A major part of noviciate life and formation is what we call ‘experiments’. These are basically longer periods of time in which you’ll get more experience in the Jesuit way of life. This includes first of all maintaining a life according to the vows of poverty, obedience and chastity as well as maintaining that ever important personal relationship with Christ. These experiments usually take place within one of the works of the Society of Jesus. These include a whole wide range of works like schools, parishes but also social projects and helping the poor: simply put working for social justice.

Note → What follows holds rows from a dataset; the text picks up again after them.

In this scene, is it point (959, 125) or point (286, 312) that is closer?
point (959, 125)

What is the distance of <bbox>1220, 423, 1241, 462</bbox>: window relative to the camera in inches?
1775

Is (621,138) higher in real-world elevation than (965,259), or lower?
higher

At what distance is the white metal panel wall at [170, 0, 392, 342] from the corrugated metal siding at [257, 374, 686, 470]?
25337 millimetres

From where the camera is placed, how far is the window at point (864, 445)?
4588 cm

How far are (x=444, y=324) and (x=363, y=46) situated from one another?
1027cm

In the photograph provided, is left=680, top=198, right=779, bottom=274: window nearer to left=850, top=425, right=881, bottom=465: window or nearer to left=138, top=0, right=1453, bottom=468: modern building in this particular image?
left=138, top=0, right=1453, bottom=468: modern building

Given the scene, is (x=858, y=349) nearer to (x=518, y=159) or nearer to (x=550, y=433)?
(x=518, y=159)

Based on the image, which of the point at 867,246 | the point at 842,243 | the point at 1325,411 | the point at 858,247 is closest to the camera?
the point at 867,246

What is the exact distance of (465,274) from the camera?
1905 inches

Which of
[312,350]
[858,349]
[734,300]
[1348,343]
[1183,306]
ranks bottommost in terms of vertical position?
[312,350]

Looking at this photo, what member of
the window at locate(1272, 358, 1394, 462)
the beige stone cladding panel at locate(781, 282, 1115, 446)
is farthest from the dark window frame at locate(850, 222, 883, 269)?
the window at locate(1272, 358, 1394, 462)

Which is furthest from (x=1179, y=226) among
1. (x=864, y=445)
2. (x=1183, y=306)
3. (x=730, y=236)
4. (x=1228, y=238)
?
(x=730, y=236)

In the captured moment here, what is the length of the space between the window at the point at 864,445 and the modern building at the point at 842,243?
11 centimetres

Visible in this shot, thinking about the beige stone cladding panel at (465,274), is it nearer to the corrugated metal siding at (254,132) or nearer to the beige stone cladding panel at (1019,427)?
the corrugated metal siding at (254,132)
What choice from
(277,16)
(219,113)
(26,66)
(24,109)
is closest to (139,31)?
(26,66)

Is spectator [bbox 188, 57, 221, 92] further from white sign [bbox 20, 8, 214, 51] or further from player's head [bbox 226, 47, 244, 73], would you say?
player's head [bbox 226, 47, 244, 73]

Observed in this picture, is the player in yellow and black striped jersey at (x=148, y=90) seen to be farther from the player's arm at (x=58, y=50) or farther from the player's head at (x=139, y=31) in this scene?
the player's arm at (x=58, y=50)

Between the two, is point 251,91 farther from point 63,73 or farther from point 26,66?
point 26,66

I was sent to Amsterdam, to a community called ‘Spe Gaudentes’, or better known in Amsterdam as Oudezijds 100. Strangely enough I had no clue of what I was going to do there. This place was recommended by a Jesuit living in Amsterdam but neither I nor my novice master knew exactly what it was. Only on my first day after my arrival in Amsterdam I knew what it was, this however was accompanied by a surprise, namely that it was located in the middle of the ‘Red Light District.’ What provokes pity is that you see women behind glass windows, and men going in, leaving you wondering ‘why’. The community itself was extremely welcoming and it made me feel home quite fast, which was a relief because I was going to live there for five weeks. Oudezijds 100 was founded by one couple in the sixties, who were both protestant ministers. Initially they wanted to go to the missions in Africa but they saw that the need in the Netherlands was also very great. They got a house in Amsterdam, in the Red Light District and started to take care of those on whom life had been tough, for instance homeless people. There were real problems concerning drugs, sex and violence in those days. Nowadays the problems are not as great anymore but that doesn’t mean there are none at all. But their way of living started to attract other people and not much later a community was born, both ecumenical and caring in origin. It seems to me that the current community there holds on to that original charism. Nowadays the community consists of a core group of four families who took lifelong vows to commit themselves to each other. They are surrounded by an army of volunteers and people who are orientating to this way of life. Together they still serve social justice. Over the course of time their premises grew from one to six buildings, making it possible to set up a ‘supported living programme’ for those who are in need of help. Then there is also the fact that they open their doors to the homeless every morning, providing them with coffee and company. In total the community consists of about 80 members, and I lived with them.
On the lintel above the door in the entrance there is a sentence in French saying: ‘all who enter are sent by God.’ This very much captures my experience there. I met a lot of different people in those 5 weeks, with a lot of different backgrounds, beliefs, opinions, ways of living and troubles. Yet all who enter are met with the same kindness. As Saint Ignatius would put it, there is a good spirit at work there. At the same time it’s a challenge in accepting that phrase to be true. Almost naturally there are people you like more or sympathise with more but at the same time you know that God is with everyone and that, as a novice, you are send to everyone.
Once more would I like to thank all the members and volunteers at Oudezijds 100 who made my time there such a great and learning full experience!